Adjust vectorized cost for reduction.
Checks
Commit Message
x86 doesn't support horizontal reduction instructions, reduc_op_scal_m
is emulated with vec_extract_half + op(half vector length)
Take that into account when calculating cost for vectorization.
Bootstrapped and regtested on x86_64-pc-linux-gnu{-m32,}.
No big performance impact on SPEC2017 as measured on ICX.
Ok for trunk?
gcc/ChangeLog:
PR target/112325
* config/i386/i386.cc (ix86_vector_costs::add_stmt_cost):
Handle reduction vec_to_scalar.
(ix86_vector_costs::ix86_vect_reduc_cost): New function.
---
gcc/config/i386/i386.cc | 45 +++++++++++++++++++++++++++++++++++++++++
1 file changed, 45 insertions(+)
Comments
On Tue, Dec 12, 2023 at 7:12 AM liuhongt <hongtao.liu@intel.com> wrote:
>
> x86 doesn't support horizontal reduction instructions, reduc_op_scal_m
> is emulated with vec_extract_half + op(half vector length)
> Take that into account when calculating cost for vectorization.
>
> Bootstrapped and regtested on x86_64-pc-linux-gnu{-m32,}.
> No big performance impact on SPEC2017 as measured on ICX.
> Ok for trunk?
I don't think keying on only on vec_to_scalar is good since
vect_model_reduction_cost will always use that when
extracting the scalar result element from the final vector
as well so you'll get double-counting here.

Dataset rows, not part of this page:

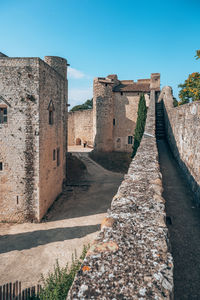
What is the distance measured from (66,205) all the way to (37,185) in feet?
11.5

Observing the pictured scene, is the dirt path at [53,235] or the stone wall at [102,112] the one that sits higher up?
the stone wall at [102,112]

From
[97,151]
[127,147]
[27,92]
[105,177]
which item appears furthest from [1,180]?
[127,147]

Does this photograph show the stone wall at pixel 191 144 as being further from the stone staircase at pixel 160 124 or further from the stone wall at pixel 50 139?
the stone wall at pixel 50 139

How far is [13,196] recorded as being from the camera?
43.2 feet

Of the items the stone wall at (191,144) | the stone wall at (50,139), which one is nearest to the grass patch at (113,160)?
the stone wall at (50,139)

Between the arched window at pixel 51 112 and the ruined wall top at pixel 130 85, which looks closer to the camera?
the arched window at pixel 51 112

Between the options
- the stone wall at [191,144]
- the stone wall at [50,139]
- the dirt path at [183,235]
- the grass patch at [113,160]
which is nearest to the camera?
the dirt path at [183,235]

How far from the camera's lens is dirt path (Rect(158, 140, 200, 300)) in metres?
2.74

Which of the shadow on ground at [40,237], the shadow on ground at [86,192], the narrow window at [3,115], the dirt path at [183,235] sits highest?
the narrow window at [3,115]

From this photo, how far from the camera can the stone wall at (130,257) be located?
1656 millimetres

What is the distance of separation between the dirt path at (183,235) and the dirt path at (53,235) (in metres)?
6.21

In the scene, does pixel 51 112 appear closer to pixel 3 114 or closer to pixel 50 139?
pixel 50 139

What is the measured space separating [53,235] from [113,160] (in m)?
15.6

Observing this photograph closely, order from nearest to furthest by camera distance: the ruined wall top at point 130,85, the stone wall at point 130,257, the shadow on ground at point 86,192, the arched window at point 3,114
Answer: the stone wall at point 130,257
the arched window at point 3,114
the shadow on ground at point 86,192
the ruined wall top at point 130,85
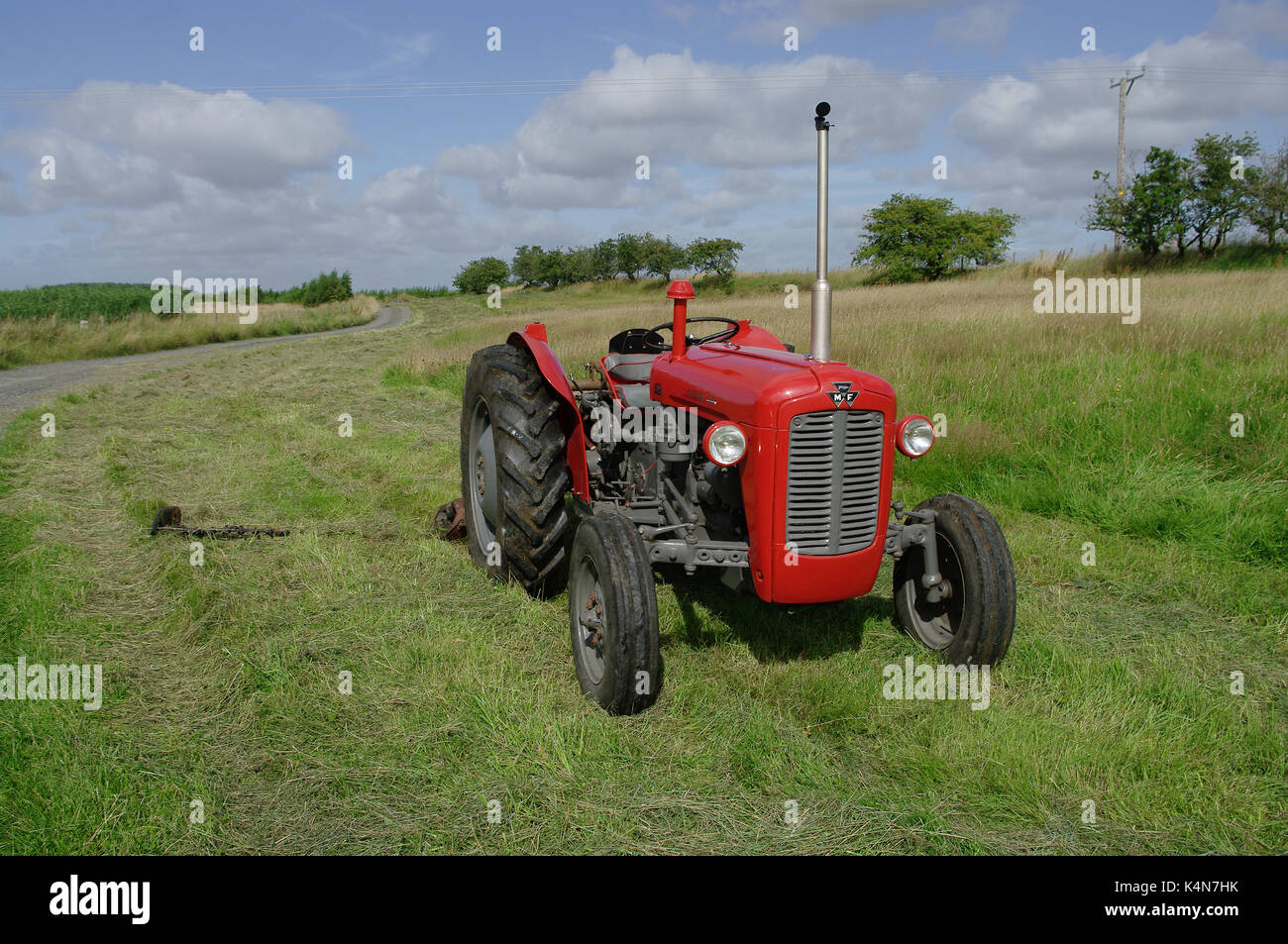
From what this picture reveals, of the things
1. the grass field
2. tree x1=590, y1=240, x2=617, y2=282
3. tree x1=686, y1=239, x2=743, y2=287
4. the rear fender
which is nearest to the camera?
the grass field

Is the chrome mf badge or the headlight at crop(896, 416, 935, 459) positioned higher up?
the chrome mf badge

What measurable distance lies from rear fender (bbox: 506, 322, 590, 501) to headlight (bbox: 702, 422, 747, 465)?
1072mm

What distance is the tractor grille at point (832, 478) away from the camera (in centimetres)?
332

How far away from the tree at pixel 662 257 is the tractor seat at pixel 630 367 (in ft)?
85.1

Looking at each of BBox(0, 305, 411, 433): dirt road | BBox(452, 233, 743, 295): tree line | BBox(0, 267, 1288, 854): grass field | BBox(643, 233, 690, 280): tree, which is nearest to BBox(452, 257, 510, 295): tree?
BBox(452, 233, 743, 295): tree line

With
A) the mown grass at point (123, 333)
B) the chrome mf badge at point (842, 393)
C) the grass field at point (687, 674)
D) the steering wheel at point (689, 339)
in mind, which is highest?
the mown grass at point (123, 333)

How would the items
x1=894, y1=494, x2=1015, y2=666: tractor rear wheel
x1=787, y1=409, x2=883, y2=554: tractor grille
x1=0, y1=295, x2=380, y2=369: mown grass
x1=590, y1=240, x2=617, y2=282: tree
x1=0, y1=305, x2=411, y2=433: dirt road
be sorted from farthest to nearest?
1. x1=590, y1=240, x2=617, y2=282: tree
2. x1=0, y1=295, x2=380, y2=369: mown grass
3. x1=0, y1=305, x2=411, y2=433: dirt road
4. x1=894, y1=494, x2=1015, y2=666: tractor rear wheel
5. x1=787, y1=409, x2=883, y2=554: tractor grille

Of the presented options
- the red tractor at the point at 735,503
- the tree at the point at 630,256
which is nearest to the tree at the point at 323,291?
the tree at the point at 630,256

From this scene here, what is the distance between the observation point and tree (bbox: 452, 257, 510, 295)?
1719 inches

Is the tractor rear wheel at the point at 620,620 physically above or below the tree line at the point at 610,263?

There is currently no good way of identifying the cases
the vectorizer chose reduc_*_scal, this operation
is identified as vector_stmt.
There is STMT_VINFO_REDUC_FN though, but I'm
not 100% positive the stmt_info you get passed has
this set (it's probably on the info_for_reduction node).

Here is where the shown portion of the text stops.